A tiny code-level sketch:
import math
import numpy as np
def he_init(fan_in, fan_out):
std = math.sqrt(2.0 / fan_in)
return np.random.randn(fan_in, fan_out) * std
The trade-off is convenience versus fit. Framework defaults are often good, but the better you understand the interaction between initialization and activation, the better equipped you are to debug custom architectures.
Troubleshooting
Issue: The network barely learns from the first iterations.
Why it happens / is confusing: The optimizer may look correct, so the lack of movement feels mysterious.
Clarification / Fix: Check whether activations or gradients are tiny from the start. The learning rate may not be the first problem; initialization scale may be.
Issue: Training becomes unstable immediately.
Why it happens / is confusing: It is tempting to blame the optimizer or batch noise.
Clarification / Fix: Inspect whether the initial weights are pushing activations into extreme regimes before training has even had a chance to settle.
Issue: A hidden layer behaves as if many neurons are redundant copies.
Why it happens / is confusing: The model still has the right number of units, so capacity looks fine on paper.
Clarification / Fix: Check for symmetry-breaking failures. If neurons start identically, they often keep learning identically.
Advanced Connections
Connection 1: Initialization ↔ Signal Propagation
The parallel: Good initialization tries to preserve healthy signal scale as information moves forward and backward through the network.
Real-world case: This is one reason deeper networks became much more trainable once initialization schemes improved.
Connection 2: Initialization ↔ Activation Choice
The parallel: The “right” starting variance depends partly on how the activation function reshapes its inputs.
Real-world case: Xavier and He initialization are best understood as activation-aware scaling rules, not as random historical conventions.
Resources
Optional Deepening Resources
- These resources are optional and are not required for the core 30-minute path.
- [TUTORIAL] CS231n Notes - Weight Initialization
- Link: https://cs231n.github.io/neural-networks-2/#init
- Focus: Review symmetry breaking, variance concerns, and practical initialization advice.
- [PAPER] Understanding the difficulty of training deep feedforward neural networks
- Link: https://proceedings.mlr.press/v9/glorot10a.html
- Focus: Read the intuition behind Xavier/Glorot initialization.

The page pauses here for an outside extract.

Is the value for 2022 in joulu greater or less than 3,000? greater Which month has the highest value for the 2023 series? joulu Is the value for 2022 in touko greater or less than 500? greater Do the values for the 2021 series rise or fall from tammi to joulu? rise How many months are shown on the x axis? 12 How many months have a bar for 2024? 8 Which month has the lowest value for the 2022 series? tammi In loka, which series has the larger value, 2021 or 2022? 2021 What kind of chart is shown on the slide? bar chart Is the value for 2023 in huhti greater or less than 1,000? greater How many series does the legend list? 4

- [PAPER] Delving Deep into Rectifiers
- Link: https://arxiv.org/abs/1502.01852
- Focus: See the reasoning behind He initialization for ReLU-like networks.
- [BOOK] Deep Learning
- Link: https://www.deeplearningbook.org/
- Focus: Use the chapters on optimization and feedforward networks for a more formal treatment of initialization.
Key Insights
- Initialization must break symmetry - Hidden neurons need different starting weights so they can learn different features.

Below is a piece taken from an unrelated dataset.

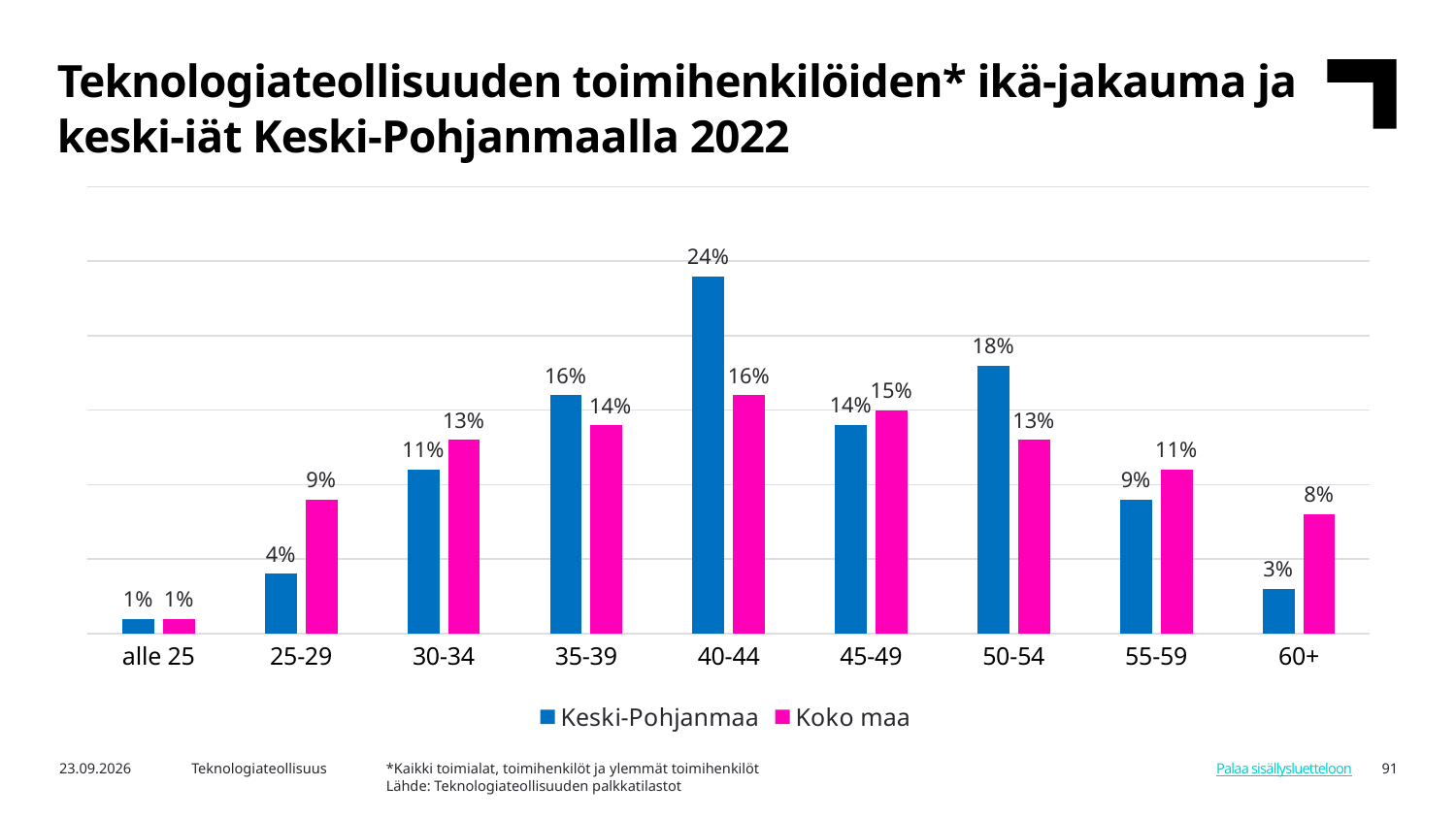
Which is larger in the 50-54 age group, Keski-Pohjanmaa or Koko maa? Keski-Pohjanmaa What is the value for Keski-Pohjanmaa in the 40-44 age group? 24% Which age group has the lowest value for Koko maa? alle 25 What is the difference between Keski-Pohjanmaa and Koko maa in the 40-44 age group? 8 percentage points What is the value for Keski-Pohjanmaa in the 60+ age group? 3% What is the value for Koko maa in the 25-29 age group? 9% How many age groups are shown on the x axis? 9 Which series is shown in pink in the legend? Koko maa What kind of chart is shown on the slide? Bar chart Which age group has the highest value for Keski-Pohjanmaa? 40-44 Which is larger in the 55-59 age group, Keski-Pohjanmaa or Koko maa? Koko maa How many series does the legend list? 2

- Initialization scale shapes early signal and gradient flow - Too large or too small can destabilize training before optimization has a chance to help.
- Common schemes like Xavier and He are activation-aware scaling rules - They are attempts to preserve useful variance through the network.
Knowledge Check (Test Questions)
-
Why is all-zero weight initialization bad for a hidden layer?
- A) Because neurons start identically, receive identical gradients, and keep learning the same feature.
- B) Because zero weights cannot be updated by gradient descent.
- C) Because biases stop working.
-
What is one major risk of weights that are initialized too large?
- A) Activations and gradients may become unstable or saturate.
- B) The network becomes linear.
- C) The loss function disappears.
-
Why is He initialization often paired with ReLU-like activations?
- A) Because it uses a scale designed to better preserve signal when many activations are partially zeroed by ReLU behavior.
- B) Because ReLU requires all weights to be positive.
- C) Because He initialization removes the need for learning-rate tuning.
Answers
1. A: Without symmetry breaking, the hidden units remain clones of one another.
2. A: Very large initial weights can push the network into unstable or saturated regimes immediately.
3. A: He initialization uses a variance choice that better matches the way ReLU-like activations pass or zero signal.